Imunify360はLinuxベースのウェブホスティング環境向けに設計されています。ベンダーが2024年10月に発表したデータによると、Imunify360は5,600万のサイトを保護するために使用されてきました。
ウェブサイトセキュリティ企業Patchstackによると、Imunify360のアンチウイルスには任意のコードを実行し、ホスティング環境を完全に侵害する可能性のある脆弱性が存在します。攻撃者は、製品がスキャンする際に脆弱性を引き起こすよう細工されたファイルを利用することができます。
この脆弱性には最近パッチが適用されましたが、Imunify360の開発元であるCloud Linux SoftwareはCVE識別子を割り当てていません。
Cloud Linux Softwareは11月4日に公開したアドバイザリの中で、Imunify360、ImunifyAV+、ImunifyAVで使用されているAi-Bolitマルウェアスキャナーに「重大なセキュリティ脆弱性」が存在すると顧客に通知しました。パッチは10月21日から利用可能です。
Patchstackは、この脆弱性に関する情報が10月下旬から広まり始めていると報告していますが、実際に悪用されたかどうかは確認できていません。
Patchstackの共同創設者兼CEOであるOliver Sild氏はSecurityWeekに対し、ハッカーはImunify360を使用しているプロバイダーで共有ホスティングアカウントにサインアップし、脆弱性を引き起こすよう設計されたマルウェアを意図的にアップロードする可能性があると語りました。

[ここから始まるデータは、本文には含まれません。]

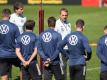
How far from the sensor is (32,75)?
15688mm

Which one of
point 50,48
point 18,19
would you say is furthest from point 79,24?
point 18,19

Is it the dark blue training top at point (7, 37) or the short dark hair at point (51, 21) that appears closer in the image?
the short dark hair at point (51, 21)

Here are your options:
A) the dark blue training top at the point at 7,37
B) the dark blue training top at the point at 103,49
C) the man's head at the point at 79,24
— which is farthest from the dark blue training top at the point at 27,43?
the dark blue training top at the point at 103,49

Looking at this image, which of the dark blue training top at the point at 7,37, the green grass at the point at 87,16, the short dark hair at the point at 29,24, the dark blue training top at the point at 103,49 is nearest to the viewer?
the dark blue training top at the point at 103,49

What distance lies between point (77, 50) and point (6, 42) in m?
2.05

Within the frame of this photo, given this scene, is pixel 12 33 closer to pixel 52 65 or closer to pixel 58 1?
pixel 52 65

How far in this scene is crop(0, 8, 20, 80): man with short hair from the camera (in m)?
16.2

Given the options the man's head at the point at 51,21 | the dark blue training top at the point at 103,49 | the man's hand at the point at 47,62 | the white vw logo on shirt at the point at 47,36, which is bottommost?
the man's hand at the point at 47,62

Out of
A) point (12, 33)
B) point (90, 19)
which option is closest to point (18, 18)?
point (12, 33)

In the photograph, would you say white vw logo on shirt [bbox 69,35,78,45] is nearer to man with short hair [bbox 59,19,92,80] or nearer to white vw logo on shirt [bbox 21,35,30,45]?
man with short hair [bbox 59,19,92,80]

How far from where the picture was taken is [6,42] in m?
16.3

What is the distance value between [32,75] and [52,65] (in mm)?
587

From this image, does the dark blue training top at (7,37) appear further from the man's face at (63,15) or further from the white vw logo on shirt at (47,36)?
the man's face at (63,15)

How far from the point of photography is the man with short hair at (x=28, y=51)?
→ 15.5 metres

おとりのマルウェアファイル内に仕込まれたコードは、マルウェアスキャナーの昇格された権限で実行されます。
「共有ウェブホスティングサーバーはしばしば同時に数百のサイトをサービスしており、それぞれ異なる顧客に属しているため慎重に分離されている必要があります。脆弱なマルウェアスキャナーがroot権限で動作しているため、攻撃者が共有サーバー内のすべてのサイトにアクセスできる可能性があります」とSild氏は説明しました。
Patchstackは技術的な詳細と概念実証(PoC)エクスプロイトを公開しています。同社はホスティングプロバイダーに対し、侵害の兆候がないかシステムを確認するよう助言しています。